▶ _Set exercise_
Report every line of the entries below that contains the string "instances", copying each such line in full. Treat uppercase and lowercase letters as different.

▶ _Provided information_
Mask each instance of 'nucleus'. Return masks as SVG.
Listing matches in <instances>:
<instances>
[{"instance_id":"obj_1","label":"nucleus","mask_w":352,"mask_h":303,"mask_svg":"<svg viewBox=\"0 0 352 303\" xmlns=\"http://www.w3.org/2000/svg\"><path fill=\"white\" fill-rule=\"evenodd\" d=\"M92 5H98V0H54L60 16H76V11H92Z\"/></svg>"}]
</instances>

...

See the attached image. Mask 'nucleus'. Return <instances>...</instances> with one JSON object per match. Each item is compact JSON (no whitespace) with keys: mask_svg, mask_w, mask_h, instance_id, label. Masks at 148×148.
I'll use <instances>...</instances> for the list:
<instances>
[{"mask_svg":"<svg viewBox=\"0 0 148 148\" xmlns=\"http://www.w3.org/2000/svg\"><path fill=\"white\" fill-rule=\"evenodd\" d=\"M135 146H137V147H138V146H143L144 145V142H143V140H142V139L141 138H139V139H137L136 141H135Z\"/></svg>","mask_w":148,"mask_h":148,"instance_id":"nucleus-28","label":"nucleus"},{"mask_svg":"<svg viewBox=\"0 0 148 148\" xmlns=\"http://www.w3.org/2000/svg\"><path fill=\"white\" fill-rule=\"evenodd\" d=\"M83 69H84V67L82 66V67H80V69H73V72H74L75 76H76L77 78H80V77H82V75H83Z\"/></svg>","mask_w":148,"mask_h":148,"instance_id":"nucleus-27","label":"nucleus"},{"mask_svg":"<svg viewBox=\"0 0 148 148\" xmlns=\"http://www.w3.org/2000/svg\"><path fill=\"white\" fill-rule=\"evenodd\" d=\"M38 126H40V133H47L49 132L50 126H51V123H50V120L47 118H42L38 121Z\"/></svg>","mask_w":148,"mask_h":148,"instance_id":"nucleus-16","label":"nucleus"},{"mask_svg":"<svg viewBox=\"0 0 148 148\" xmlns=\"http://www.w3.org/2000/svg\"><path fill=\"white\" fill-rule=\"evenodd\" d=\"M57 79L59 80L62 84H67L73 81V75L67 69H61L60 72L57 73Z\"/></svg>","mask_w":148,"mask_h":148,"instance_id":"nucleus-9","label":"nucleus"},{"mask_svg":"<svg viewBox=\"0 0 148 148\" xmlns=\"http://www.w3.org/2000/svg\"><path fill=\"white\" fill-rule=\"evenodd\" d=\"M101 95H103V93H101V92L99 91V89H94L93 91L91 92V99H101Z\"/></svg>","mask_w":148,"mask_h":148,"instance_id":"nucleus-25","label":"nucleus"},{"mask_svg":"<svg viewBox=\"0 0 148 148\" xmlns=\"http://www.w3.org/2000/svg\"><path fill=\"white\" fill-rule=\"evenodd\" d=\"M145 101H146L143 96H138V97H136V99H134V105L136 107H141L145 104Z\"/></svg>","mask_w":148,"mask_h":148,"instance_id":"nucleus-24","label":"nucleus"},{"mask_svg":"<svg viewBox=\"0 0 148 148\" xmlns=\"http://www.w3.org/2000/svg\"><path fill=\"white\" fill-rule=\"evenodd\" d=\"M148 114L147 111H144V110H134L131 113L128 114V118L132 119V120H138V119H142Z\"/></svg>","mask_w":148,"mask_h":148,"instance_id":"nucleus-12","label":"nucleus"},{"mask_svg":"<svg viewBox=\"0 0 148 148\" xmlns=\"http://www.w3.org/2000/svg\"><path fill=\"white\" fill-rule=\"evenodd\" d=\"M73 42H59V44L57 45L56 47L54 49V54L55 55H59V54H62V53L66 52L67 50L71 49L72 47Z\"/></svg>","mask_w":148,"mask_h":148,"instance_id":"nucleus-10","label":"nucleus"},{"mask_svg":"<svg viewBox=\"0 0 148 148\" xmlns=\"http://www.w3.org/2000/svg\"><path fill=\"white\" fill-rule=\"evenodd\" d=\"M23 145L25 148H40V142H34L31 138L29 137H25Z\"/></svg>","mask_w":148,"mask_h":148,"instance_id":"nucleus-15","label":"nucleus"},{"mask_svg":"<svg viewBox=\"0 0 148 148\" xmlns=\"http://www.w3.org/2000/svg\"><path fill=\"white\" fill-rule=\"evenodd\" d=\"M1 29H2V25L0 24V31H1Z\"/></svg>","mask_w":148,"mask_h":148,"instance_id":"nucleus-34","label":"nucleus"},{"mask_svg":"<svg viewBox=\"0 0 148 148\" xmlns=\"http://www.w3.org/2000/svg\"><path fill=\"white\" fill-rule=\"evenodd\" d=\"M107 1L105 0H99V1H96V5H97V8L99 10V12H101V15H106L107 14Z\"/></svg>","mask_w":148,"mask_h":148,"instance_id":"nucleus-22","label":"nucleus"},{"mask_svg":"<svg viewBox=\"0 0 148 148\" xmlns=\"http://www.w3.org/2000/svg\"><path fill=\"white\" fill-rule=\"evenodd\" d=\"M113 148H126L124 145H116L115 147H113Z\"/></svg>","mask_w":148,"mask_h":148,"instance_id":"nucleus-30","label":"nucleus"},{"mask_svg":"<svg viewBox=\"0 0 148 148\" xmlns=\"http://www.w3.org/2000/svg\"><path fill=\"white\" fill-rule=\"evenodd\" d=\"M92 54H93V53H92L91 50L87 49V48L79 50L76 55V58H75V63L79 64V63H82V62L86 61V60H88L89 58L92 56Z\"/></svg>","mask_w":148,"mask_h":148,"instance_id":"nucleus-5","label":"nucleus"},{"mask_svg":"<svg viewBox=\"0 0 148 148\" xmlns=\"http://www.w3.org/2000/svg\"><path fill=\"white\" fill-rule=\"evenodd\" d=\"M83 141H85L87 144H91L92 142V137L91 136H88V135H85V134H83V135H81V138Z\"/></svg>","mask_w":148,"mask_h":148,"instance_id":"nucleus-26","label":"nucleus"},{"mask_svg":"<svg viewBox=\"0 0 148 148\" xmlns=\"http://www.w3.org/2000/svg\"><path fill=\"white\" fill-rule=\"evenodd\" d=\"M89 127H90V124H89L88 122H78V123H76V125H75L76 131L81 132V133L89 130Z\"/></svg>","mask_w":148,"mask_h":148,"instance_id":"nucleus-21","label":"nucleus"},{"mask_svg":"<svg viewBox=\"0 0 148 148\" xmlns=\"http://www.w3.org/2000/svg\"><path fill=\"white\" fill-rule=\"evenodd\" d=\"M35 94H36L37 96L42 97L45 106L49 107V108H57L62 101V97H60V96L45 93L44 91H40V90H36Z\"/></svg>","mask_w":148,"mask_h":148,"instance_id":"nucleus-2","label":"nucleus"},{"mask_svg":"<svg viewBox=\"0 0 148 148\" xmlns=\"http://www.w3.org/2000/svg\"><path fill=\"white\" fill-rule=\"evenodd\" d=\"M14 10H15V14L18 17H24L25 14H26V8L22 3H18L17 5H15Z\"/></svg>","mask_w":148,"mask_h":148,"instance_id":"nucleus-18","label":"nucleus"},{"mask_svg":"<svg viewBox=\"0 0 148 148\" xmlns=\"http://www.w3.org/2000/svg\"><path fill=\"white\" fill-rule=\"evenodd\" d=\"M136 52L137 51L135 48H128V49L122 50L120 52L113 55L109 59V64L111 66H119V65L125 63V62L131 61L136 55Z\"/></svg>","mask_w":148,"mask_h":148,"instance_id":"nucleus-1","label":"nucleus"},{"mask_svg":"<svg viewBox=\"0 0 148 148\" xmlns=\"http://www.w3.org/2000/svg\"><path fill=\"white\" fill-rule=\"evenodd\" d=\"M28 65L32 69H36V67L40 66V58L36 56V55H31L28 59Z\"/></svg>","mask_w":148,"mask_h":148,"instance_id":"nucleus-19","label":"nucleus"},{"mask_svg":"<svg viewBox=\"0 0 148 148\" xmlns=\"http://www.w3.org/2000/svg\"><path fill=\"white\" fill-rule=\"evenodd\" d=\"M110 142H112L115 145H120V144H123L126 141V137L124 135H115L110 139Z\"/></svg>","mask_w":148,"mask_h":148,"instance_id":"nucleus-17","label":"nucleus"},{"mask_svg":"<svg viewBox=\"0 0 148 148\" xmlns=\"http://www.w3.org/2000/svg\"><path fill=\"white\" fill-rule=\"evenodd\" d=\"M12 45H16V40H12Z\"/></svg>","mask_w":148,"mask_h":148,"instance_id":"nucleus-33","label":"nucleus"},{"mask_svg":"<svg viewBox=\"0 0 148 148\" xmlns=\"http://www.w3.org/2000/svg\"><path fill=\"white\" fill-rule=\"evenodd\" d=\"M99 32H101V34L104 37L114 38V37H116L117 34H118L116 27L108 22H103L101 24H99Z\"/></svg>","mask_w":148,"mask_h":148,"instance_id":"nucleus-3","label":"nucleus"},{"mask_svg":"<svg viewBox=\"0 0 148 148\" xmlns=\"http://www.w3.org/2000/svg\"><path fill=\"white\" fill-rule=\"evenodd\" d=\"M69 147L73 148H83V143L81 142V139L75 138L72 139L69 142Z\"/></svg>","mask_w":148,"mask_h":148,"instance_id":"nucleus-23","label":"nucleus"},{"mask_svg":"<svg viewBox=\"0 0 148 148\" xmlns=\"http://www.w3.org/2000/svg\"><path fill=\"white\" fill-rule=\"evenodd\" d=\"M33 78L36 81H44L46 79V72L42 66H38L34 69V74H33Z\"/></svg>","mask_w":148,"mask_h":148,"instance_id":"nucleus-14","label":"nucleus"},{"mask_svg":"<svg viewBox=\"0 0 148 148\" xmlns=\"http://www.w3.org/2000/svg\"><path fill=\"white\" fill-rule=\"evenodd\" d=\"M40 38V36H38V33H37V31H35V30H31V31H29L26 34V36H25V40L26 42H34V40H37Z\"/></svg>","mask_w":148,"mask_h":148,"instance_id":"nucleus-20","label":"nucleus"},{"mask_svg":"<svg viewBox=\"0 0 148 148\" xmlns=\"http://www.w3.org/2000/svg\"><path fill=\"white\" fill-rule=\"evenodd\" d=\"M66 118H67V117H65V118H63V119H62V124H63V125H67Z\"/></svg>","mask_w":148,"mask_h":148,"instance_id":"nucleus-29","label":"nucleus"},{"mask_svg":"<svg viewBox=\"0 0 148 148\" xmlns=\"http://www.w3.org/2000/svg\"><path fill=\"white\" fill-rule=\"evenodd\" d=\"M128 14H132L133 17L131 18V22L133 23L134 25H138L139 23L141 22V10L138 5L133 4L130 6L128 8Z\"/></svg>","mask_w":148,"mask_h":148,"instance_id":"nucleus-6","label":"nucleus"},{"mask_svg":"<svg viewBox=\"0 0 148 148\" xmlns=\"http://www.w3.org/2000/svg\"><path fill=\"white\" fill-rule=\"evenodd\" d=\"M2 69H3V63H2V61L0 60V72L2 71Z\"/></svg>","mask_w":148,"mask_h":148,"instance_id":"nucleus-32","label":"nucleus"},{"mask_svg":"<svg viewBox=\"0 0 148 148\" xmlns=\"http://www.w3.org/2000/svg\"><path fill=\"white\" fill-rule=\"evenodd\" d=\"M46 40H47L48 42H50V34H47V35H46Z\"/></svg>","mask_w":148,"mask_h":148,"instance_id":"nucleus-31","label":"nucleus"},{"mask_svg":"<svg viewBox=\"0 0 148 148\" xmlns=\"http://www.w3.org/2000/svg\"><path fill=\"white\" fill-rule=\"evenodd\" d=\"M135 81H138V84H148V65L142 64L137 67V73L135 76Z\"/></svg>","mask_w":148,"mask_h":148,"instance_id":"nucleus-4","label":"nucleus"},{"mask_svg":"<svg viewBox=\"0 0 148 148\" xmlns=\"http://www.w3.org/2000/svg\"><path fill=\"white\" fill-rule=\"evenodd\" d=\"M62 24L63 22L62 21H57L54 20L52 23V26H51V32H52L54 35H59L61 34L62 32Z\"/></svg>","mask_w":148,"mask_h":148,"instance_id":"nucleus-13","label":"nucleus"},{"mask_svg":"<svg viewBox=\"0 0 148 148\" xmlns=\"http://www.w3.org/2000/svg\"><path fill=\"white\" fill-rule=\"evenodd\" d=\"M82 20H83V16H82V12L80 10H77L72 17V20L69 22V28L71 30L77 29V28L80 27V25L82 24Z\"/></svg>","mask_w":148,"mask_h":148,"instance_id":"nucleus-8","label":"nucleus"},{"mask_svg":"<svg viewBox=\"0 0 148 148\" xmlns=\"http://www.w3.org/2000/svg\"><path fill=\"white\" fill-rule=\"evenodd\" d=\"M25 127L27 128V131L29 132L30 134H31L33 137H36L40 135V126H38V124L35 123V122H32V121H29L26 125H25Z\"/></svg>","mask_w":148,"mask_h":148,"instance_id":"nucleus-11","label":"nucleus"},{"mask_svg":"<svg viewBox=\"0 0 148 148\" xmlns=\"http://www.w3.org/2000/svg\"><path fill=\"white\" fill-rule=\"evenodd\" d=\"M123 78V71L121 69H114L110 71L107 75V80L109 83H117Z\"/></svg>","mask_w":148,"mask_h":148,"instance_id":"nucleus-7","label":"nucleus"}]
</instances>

▶ _The output_
Listing matches in <instances>:
<instances>
</instances>
See the attached image. Mask 'nucleus'. Return <instances>...</instances> with one JSON object per match. Each item is compact JSON (no whitespace) with keys: mask_svg, mask_w, mask_h, instance_id, label. Masks at 148×148.
I'll use <instances>...</instances> for the list:
<instances>
</instances>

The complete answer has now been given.